I think you got it a bit wrong in both cases. 12-bit RAW means 12-bits per
photosite , not 12-bits per pixel (a "pixel" in this case is comprised of, as you say, green-red-green-blue). Again, in the 16-bit destination color space, that refers to 16 bits per
channel , not per pixel.
So that means you have 48 bits per "RAW pixel" (12 bits/photosite * 4 photosites/pixel = 48 bits/pixel) that's getting processed into a 48-bit destination space (16 bits/channel * 3 channels/pixel = 48 bits/pixel).
So, basically, you're going from one 48-bit space to another.
You can see this is true by considering what an 8-bit JPG means. This means for each pixel in the JPG image, there are 256 different values that can be assigned to that pixel's red channel, 256 different values to the green, and 256 different values to the blue. That's 2^8 different values
per channel . This means that an 8-bit/channel pixel actually has 24 bits, so it can display 2^24 different colors (16,777,216, about 16 million colors).
So 16 bit color is double the bit-space per channel, meaning each R, G, and B value can have 65,535 different values.
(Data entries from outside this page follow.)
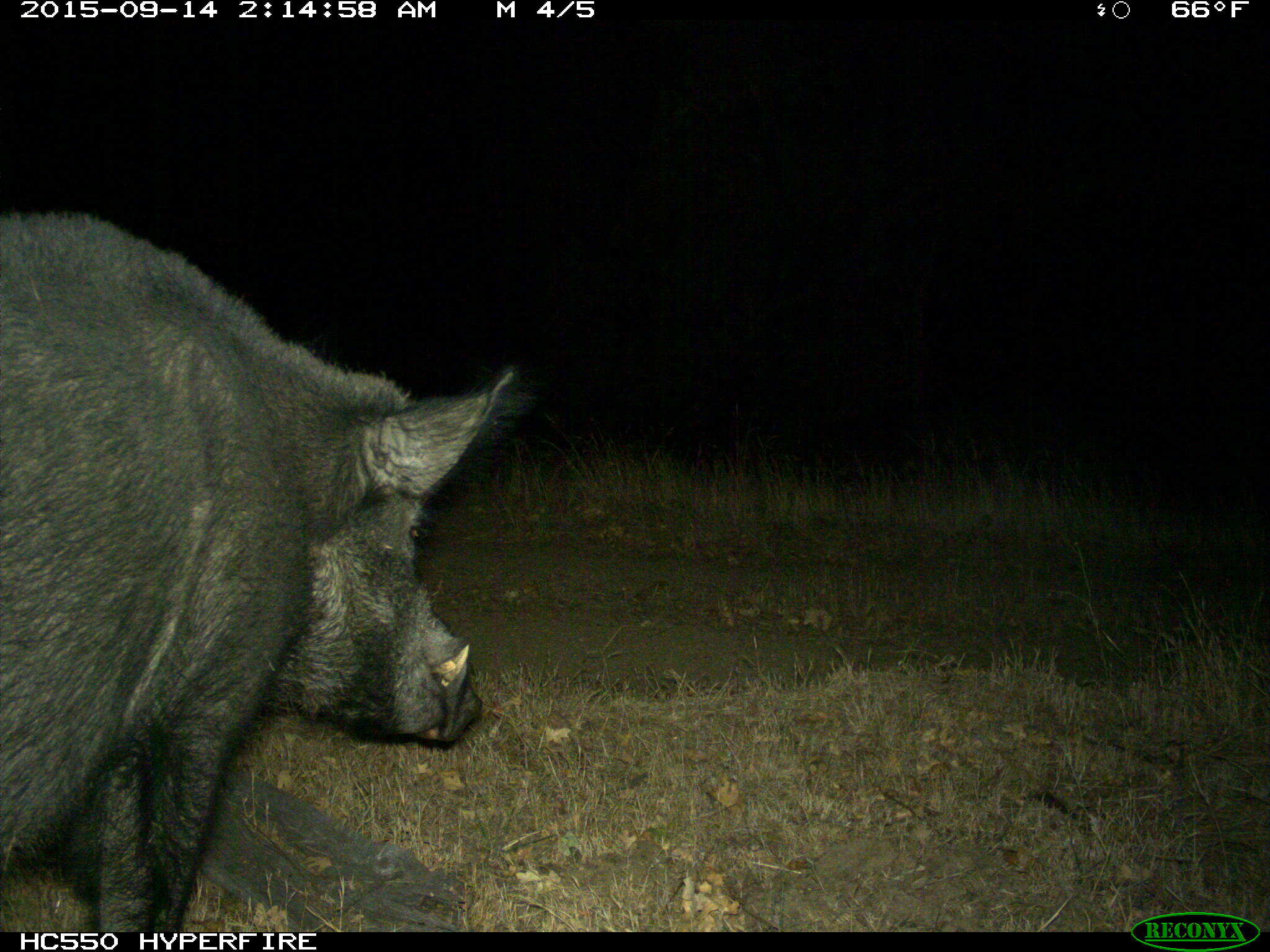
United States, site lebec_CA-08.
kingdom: Animalia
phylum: Chordata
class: Mammalia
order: Artiodactyla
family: Suidae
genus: Sus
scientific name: Sus scrofa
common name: wild boar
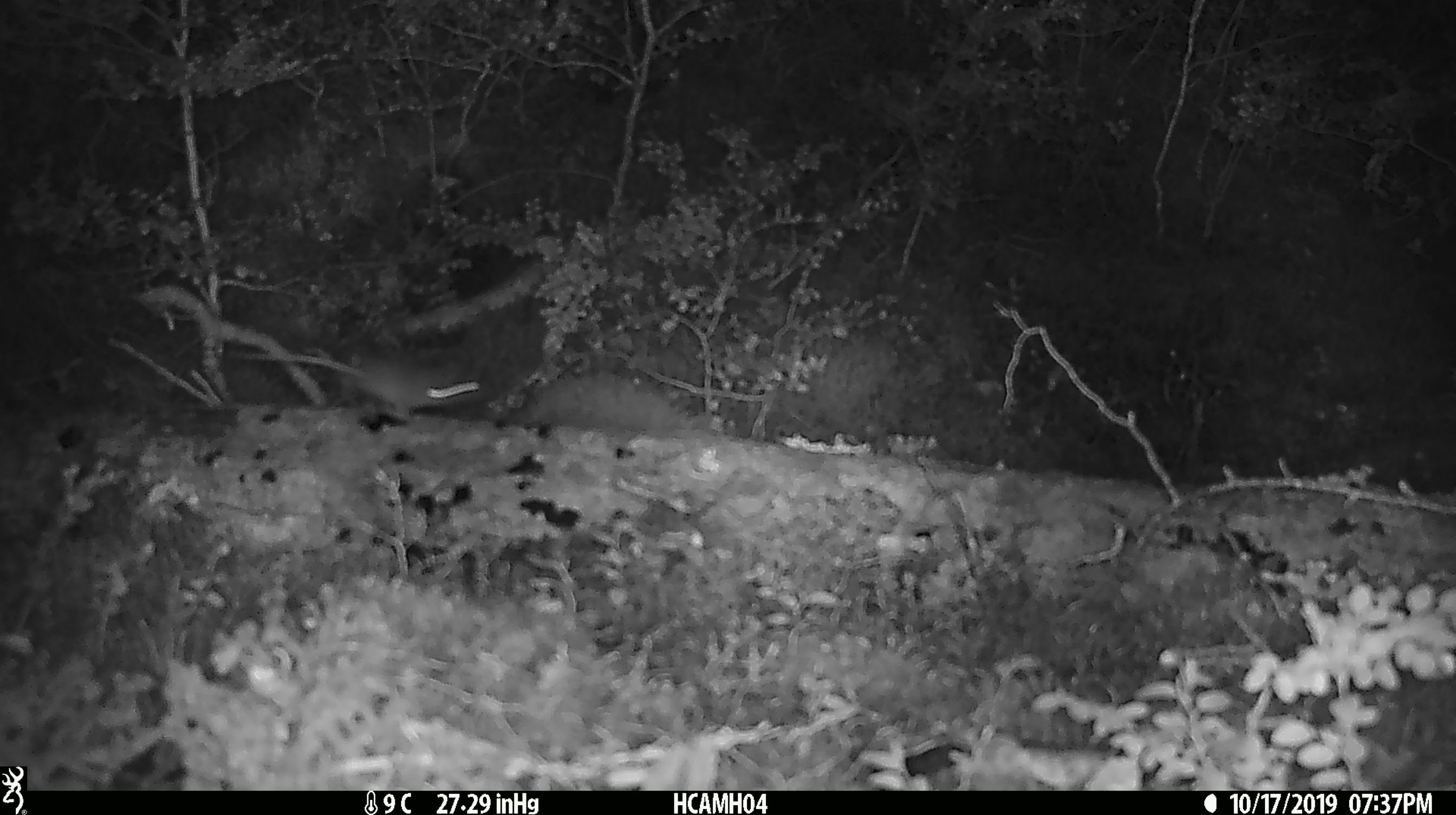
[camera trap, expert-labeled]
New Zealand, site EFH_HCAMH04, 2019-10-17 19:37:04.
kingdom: Animalia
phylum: Chordata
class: Mammalia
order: Rodentia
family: Muridae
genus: Mus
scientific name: Mus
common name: mouse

This means a single pixel can display about 281 trillion different colors, which should be enough for anybody.
There's another concept in computer graphics when talking about color spaces called the "alpha" channel. This is often used for 3D rendering in games like Doom!. This is 8 bit/channel color using the standard R, G, and B, but it also adds an alpha channel. The 8 bits in that channel specifies 256 different levels of opacity, 0 means totally transparent (invisible) and 256 means 100% opaque (nothing behind it shows through). This is also why in PS you can add a new channel to the channels layer to do masking--in that case, you're adding an 8-bit greyscale mask that can be used to apply effects to different parts of the image differently.
(I don't honestly know if adding a channel layer in PS actually adds an extra channel of bits to each pixel, but that's the concept. It probably uses a different implementation of that concept, because it would be incredibly slow to physically insert 8 bits at the back of every pixel...it most likely just overlays an entirely different image.)